(Iª IIae., q. 17, art. 7; De Verit., q. 25, a. 4; I Ethic., lect. XX).
O terceiro discute-se assim. ― Parece que o irascível e o concupiscível não obedecem à razão.
1. ― Pois, são partes da sensualidade. Ora, esta não obedece à razão, sendo por isso denominada serpente por Agostinho. Logo, o irascível e o concupiscível também não lhe obedecem.
2. Demais. ― O que obedece a alguém não lhe repugna. Ora, o irascível e concupiscível repugnam à razão, conforme a Escritura (Rm 7, 23): Mas sinto nos meus membros outra lei que repugna à lei do meu espírito. Logo, o irascível e o concupiscível não obedecem à razão.
3. Demais. ― Assim como a virtude apetitiva é inferior à parte racional da alma, assim também o é a sensitiva. Ora, esta não obedece à razão, pois não ouvimos nem vemos quando queremos.

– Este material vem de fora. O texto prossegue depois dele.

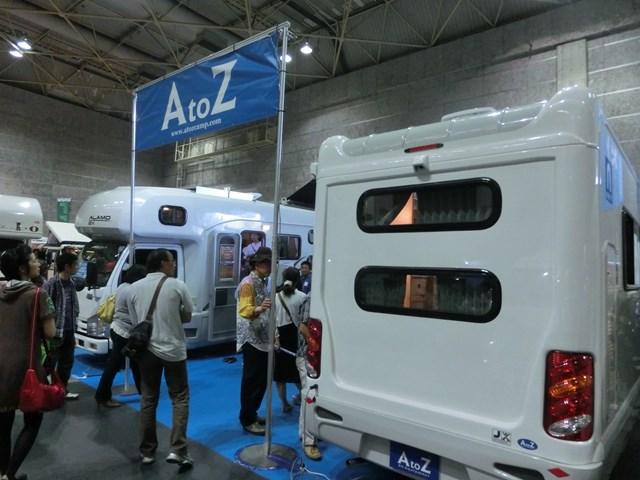 s-2014,09,21大阪キャンピング 032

Logo, semelhantemente, nem as virtudes do apetite sensitivo, a saber, o irascível e o concupiscível, lhe obedecem.
Mas, em contrário, diz Damasceno, a parte obediente à razão e que se deixa por ela persuadir se divide em concupiscência e ira.
Solução. ― O irascível e o concupiscível obedecem à parte superior, em que residem o intelecto ou razão e a vontade, de dois modos: um quanto à razão; outro, quanto à vontade.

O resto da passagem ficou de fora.